DATA LINES »
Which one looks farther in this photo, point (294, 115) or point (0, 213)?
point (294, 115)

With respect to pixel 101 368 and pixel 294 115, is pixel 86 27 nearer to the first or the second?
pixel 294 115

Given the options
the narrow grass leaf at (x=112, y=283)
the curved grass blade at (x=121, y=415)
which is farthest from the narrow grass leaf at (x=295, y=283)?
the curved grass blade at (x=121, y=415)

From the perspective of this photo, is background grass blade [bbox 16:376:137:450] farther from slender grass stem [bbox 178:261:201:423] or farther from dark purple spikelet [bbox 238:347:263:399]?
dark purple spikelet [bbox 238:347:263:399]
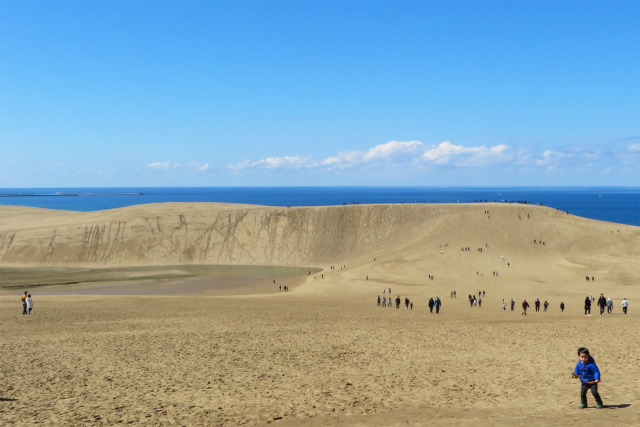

EXERCISE » Transcribe every one of the lines above verbatim, keeping each in its original order and wording. Omit the picture from your transcription.

THE SOLUTION »
Which one looks farther in this photo, point (294, 115) or point (0, 213)?
point (294, 115)

With respect to pixel 101 368 and pixel 294 115, is pixel 86 27 nearer to the first or the second?
pixel 294 115

Given the options
the narrow grass leaf at (x=112, y=283)
the curved grass blade at (x=121, y=415)
which is farthest from the narrow grass leaf at (x=295, y=283)?
the curved grass blade at (x=121, y=415)

From the perspective of this photo, is background grass blade [bbox 16:376:137:450] farther from slender grass stem [bbox 178:261:201:423] or farther from dark purple spikelet [bbox 238:347:263:399]?
dark purple spikelet [bbox 238:347:263:399]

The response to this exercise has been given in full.